3 de março foi o dia da outra perda devastadora da minha vida, do pai, há décadas; as águas de março se tornam agora infinitas.

Tento de novo.

30 de março, faz um ano que você morreu.

Eu queria escrever três linhas matadoras e deixar a maior parte deste espaço vazio, para marcar sua ausência. Essa que ainda pulsa dentro de mim. Como a linda coluna em branco só com o desenho do seu rosto na semana da sua morte.

Ou queria poder escrever as três linhas definitivas e cheias de sangue como a outra bela coluna que tinha seu nome e a sua foto em vermelho.

Ilustração mostra 3 relógios de areia com plantas em volta. Enquanto no primeiro, há mais areia do que planta, no terceiro isso se inverte.
Luciano Salles

Guardo esses papéis todos aqui na bancada do lado da mesa de jantar, do lado da urna com as cinzas. Nem passou tanto tempo e eles já estão todos amarelados. Olho para essa pilha de pedaços de jornal que se amontoam, tão antiga, tão fora de moda e penso: mas nem passou tanto tempo, como já está tudo tão seco e amarelado?

O tempo talvez passe mais rápido para o mundo, e não para mim.

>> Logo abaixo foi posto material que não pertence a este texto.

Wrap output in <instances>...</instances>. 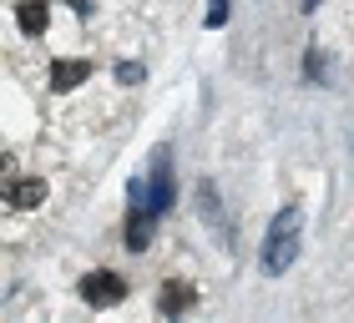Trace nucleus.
I'll return each instance as SVG.
<instances>
[{
	"label": "nucleus",
	"instance_id": "nucleus-1",
	"mask_svg": "<svg viewBox=\"0 0 354 323\" xmlns=\"http://www.w3.org/2000/svg\"><path fill=\"white\" fill-rule=\"evenodd\" d=\"M299 228H304L299 207H283V213L273 217L268 242H263V268H268V273H283L288 263H294V253H299Z\"/></svg>",
	"mask_w": 354,
	"mask_h": 323
},
{
	"label": "nucleus",
	"instance_id": "nucleus-2",
	"mask_svg": "<svg viewBox=\"0 0 354 323\" xmlns=\"http://www.w3.org/2000/svg\"><path fill=\"white\" fill-rule=\"evenodd\" d=\"M0 197L10 207H21V213H30V207L46 202V182L41 177H6V182H0Z\"/></svg>",
	"mask_w": 354,
	"mask_h": 323
},
{
	"label": "nucleus",
	"instance_id": "nucleus-3",
	"mask_svg": "<svg viewBox=\"0 0 354 323\" xmlns=\"http://www.w3.org/2000/svg\"><path fill=\"white\" fill-rule=\"evenodd\" d=\"M122 293H127L122 273H86V283H82V298L91 309H106V303H117Z\"/></svg>",
	"mask_w": 354,
	"mask_h": 323
},
{
	"label": "nucleus",
	"instance_id": "nucleus-4",
	"mask_svg": "<svg viewBox=\"0 0 354 323\" xmlns=\"http://www.w3.org/2000/svg\"><path fill=\"white\" fill-rule=\"evenodd\" d=\"M91 76V66H86V61H56V66H51V86L56 91H76V86H82V81Z\"/></svg>",
	"mask_w": 354,
	"mask_h": 323
},
{
	"label": "nucleus",
	"instance_id": "nucleus-5",
	"mask_svg": "<svg viewBox=\"0 0 354 323\" xmlns=\"http://www.w3.org/2000/svg\"><path fill=\"white\" fill-rule=\"evenodd\" d=\"M15 21H21L26 36H41L46 21H51V6H46V0H21V6H15Z\"/></svg>",
	"mask_w": 354,
	"mask_h": 323
},
{
	"label": "nucleus",
	"instance_id": "nucleus-6",
	"mask_svg": "<svg viewBox=\"0 0 354 323\" xmlns=\"http://www.w3.org/2000/svg\"><path fill=\"white\" fill-rule=\"evenodd\" d=\"M198 197H203V217H207V222L218 228V237H223V242H228L233 233H228V222H223V207H218V187H213V182H203V187H198Z\"/></svg>",
	"mask_w": 354,
	"mask_h": 323
},
{
	"label": "nucleus",
	"instance_id": "nucleus-7",
	"mask_svg": "<svg viewBox=\"0 0 354 323\" xmlns=\"http://www.w3.org/2000/svg\"><path fill=\"white\" fill-rule=\"evenodd\" d=\"M147 207H132V217H127V242H132V253H142L147 248Z\"/></svg>",
	"mask_w": 354,
	"mask_h": 323
},
{
	"label": "nucleus",
	"instance_id": "nucleus-8",
	"mask_svg": "<svg viewBox=\"0 0 354 323\" xmlns=\"http://www.w3.org/2000/svg\"><path fill=\"white\" fill-rule=\"evenodd\" d=\"M187 303H192V288H187V283H167V293H162V309H167V313H183Z\"/></svg>",
	"mask_w": 354,
	"mask_h": 323
},
{
	"label": "nucleus",
	"instance_id": "nucleus-9",
	"mask_svg": "<svg viewBox=\"0 0 354 323\" xmlns=\"http://www.w3.org/2000/svg\"><path fill=\"white\" fill-rule=\"evenodd\" d=\"M228 21V0H213V10H207V26H223Z\"/></svg>",
	"mask_w": 354,
	"mask_h": 323
},
{
	"label": "nucleus",
	"instance_id": "nucleus-10",
	"mask_svg": "<svg viewBox=\"0 0 354 323\" xmlns=\"http://www.w3.org/2000/svg\"><path fill=\"white\" fill-rule=\"evenodd\" d=\"M6 167H10V157H6V152H0V177H6Z\"/></svg>",
	"mask_w": 354,
	"mask_h": 323
},
{
	"label": "nucleus",
	"instance_id": "nucleus-11",
	"mask_svg": "<svg viewBox=\"0 0 354 323\" xmlns=\"http://www.w3.org/2000/svg\"><path fill=\"white\" fill-rule=\"evenodd\" d=\"M304 6H314V0H304Z\"/></svg>",
	"mask_w": 354,
	"mask_h": 323
}]
</instances>
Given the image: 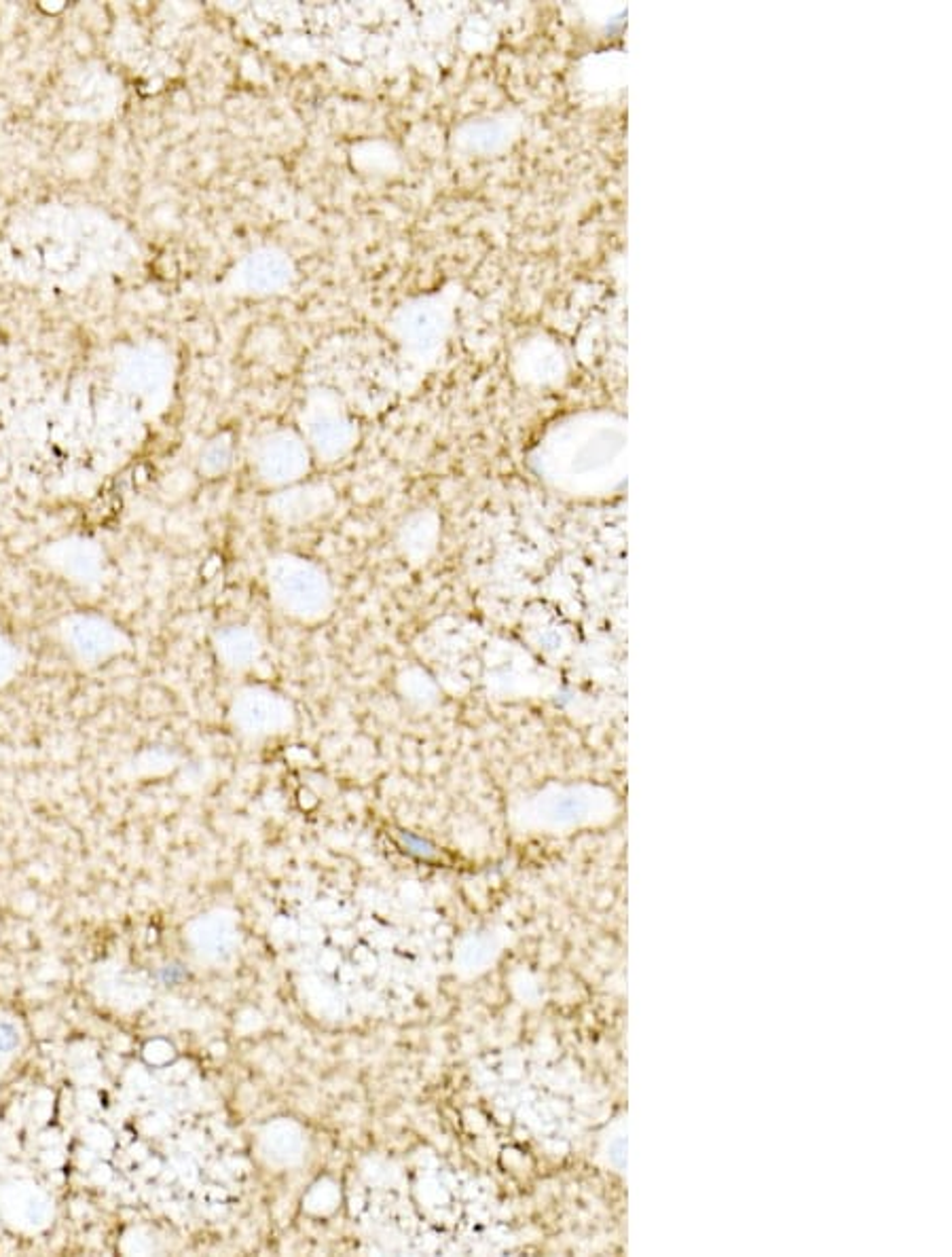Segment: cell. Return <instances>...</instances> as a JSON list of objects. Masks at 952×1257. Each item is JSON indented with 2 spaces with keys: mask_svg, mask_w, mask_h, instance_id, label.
Wrapping results in <instances>:
<instances>
[{
  "mask_svg": "<svg viewBox=\"0 0 952 1257\" xmlns=\"http://www.w3.org/2000/svg\"><path fill=\"white\" fill-rule=\"evenodd\" d=\"M13 667H15L13 650L3 640H0V684L7 682L11 678Z\"/></svg>",
  "mask_w": 952,
  "mask_h": 1257,
  "instance_id": "cell-1",
  "label": "cell"
}]
</instances>
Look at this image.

Tento de novo e de novo as três linhas definitivas. Fatais.

Mas não consigo.

Me esparramo. Sempre excessiva.

Juro que esta é a última vez que uso este espaço para escrever teu nome.

É que transbordo.

Há um ano venho guardando papéis.

Nas roupas e nos objetos ainda não tive coragem de mexer.

Meu corpo guardo intacto, quase intacto, pois que pedras o atingem.

Nossa casa guardo intacta, quase intacta, pois que pedras tentam atingi-la. Mas a protejo a despeito de tudo, como prometi.

E guardo nosso pequeno, "um filho para mim", como você dizia, da forma tão doce e tão máscula que só você podia ter. Um homem.

Você oferta o pulso para seguir, mesmo quando algo se rompe, como agora.

Minha nascente, meu ofertório, meu norte imaginário.

Faça a coisa certa. Escuto essa frase ecoando sobre os destroços.

Sobre as pedras, as mentiras, as bombas.

Eles continuam fazendo a guerra e desferindo golpes sujos.

Deus, dai-me a coragem para escolher as disputas que devem ser lutadas.

Não quero vir a pensar que desisti dessas.

Sobreviva. Escuto hoje esse imperativo ecoando de dentro das vísceras.

Sob o útero, o osso, o fio do cabelo e tudo que enfraquece a cada dia.

Sobreviva, ainda e até o final.

Você não pode desistir.

Vivo pela memória, pela escrita e por cada um que te mantém pulsando.

30/3 fará um ano, pela primeira vez.

Vou catando pelo chão os restos de força para abrir a urna e começar a espalhar as cinzas.

Primeiro no ar, depois na terra.

Talvez em algum oceano.

O recorte do mar pelo homem.

Veneza.

Onde fomos tão, tão felizes.

As cinzas escapam das minhas mãos.

Se desfazer no infinito é a única coisa que todos temos em comum.